Both are time-series databases. TDengine uses a SQL interface while InfluxDB uses Flux or InfluxQL. TDengine's super-table model is unique for IoT scenarios where thousands of similar devices share a schema. InfluxDB has a larger ecosystem of integrations.

What is a super-table?+

A super-table is a schema template in TDengine. You define the columns and tags once, then TDengine automatically creates a sub-table for each unique combination of tag values. This is designed for IoT where thousands of devices share the same data structure.

Does TDengine support SQL?+

Yes. TDengine supports a SQL-compatible query language with extensions for time-series operations like downsampling, interpolation, and window functions. Most standard SQL knowledge transfers directly.

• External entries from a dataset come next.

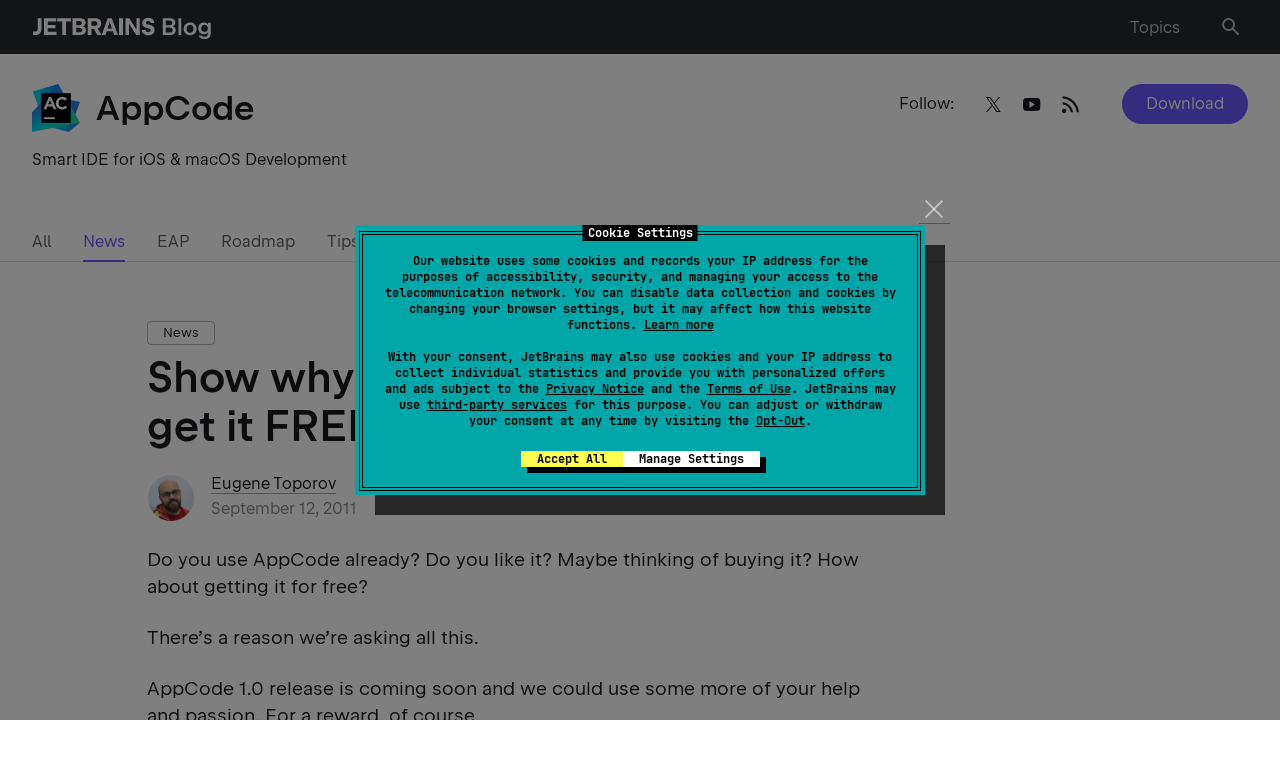

--- FILE ---
content_type: image/svg+xml
request_url: https://blog.jetbrains.com/wp-content/uploads/2019/01/appcode_icon.svg
body_size: 1734
content:
<?xml version="1.0" encoding="UTF-8"?><svg height="60" viewBox="0 0 60 60" width="60" xmlns="http://www.w3.org/2000/svg" xmlns:xlink="http://www.w3.org/1999/xlink"><linearGradient id="a" gradientTransform="matrix(1 0 0 -1 0 72)" gradientUnits="userSpaceOnUse" x1="17.65714" x2="60" y1="22.5" y2="22.5"><stop offset=".194" stop-color="#00daf0"/><stop offset=".903" stop-color="#247ce6"/></linearGradient><linearGradient id="b" x1="1.11429" x2="32.91428" xlink:href="#a" y1="57.08572" y2="57.08572"/><linearGradient id="c" gradientTransform="matrix(1 0 0 -1 0 72)" gradientUnits="userSpaceOnUse" x1="39.31943" x2="9.59458" y1="10.09339" y2="51.57739"><stop offset=".091" stop-color="#1ddf93"/><stop offset=".484" stop-color="#00daf0"/><stop offset=".903" stop-color="#247ce6"/></linearGradient><path d="m50.74285 47.14285 9.25715-24.59999-28.02857-6.25715-3.68572 10.45715z" fill="#247ce6"/><path d="m60 48.08571-14.14286 11.91429-28.2-7.28572 7.54286-13.71428z" fill="url(#a)"/><path d="m8.31428 29.82857-7.2-20.57143 31.8-9.25714-2.57143 26.57143z" fill="url(#b)"/><path d="m52.37142 34.71428-8.91428-15.25714.17143-.08571-10.71429-19.37143-32.91428 35.57143v24.42857l59.82857-11.91429z" fill="url(#c)"/><path d="m11.48571 11.48571h37.02857v37.02857h-37.02857z"/><g fill="#fff"><path d="m14.91428 41.57143h13.88572v2.31428h-13.88572z"/><path d="m21 16.28571h3.08571l6.51429 15.34286h-3.51429l-1.37143-3.42857h-6.42857l-1.37143 3.42857h-3.42857zm3.51428 8.91429-2.05714-4.97143-2.05714 4.97143z"/><path d="m29.74286 24.08571a7.88873 7.88873 0 0 1 8.05714-8.05714 7.84089 7.84089 0 0 1 6.08571 2.4l-2.14286 2.48571a5.533 5.533 0 0 0 -3.94285-1.71428 4.56434 4.56434 0 0 0 -4.45715 4.8 4.58653 4.58653 0 0 0 4.45715 4.88571 5.37746 5.37746 0 0 0 4.02857-1.8l2.14285 2.14286a7.88691 7.88691 0 0 1 -6.34285 2.74286 7.75845 7.75845 0 0 1 -7.88572-7.88572"/></g></svg>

Can TDengine replace Kafka for stream processing?+

For simple aggregations and windowed computations on time-series data, TDengine's built-in stream processing can replace Kafka + a stream processor. For complex event processing or cross-system data pipelines, you will still need a dedicated streaming platform.

What client libraries are available?+

TDengine provides official client libraries for Java, Python, Go, Rust, Node.js, and C/C++. JDBC, ODBC, and REST API interfaces are also available for broader tool compatibility.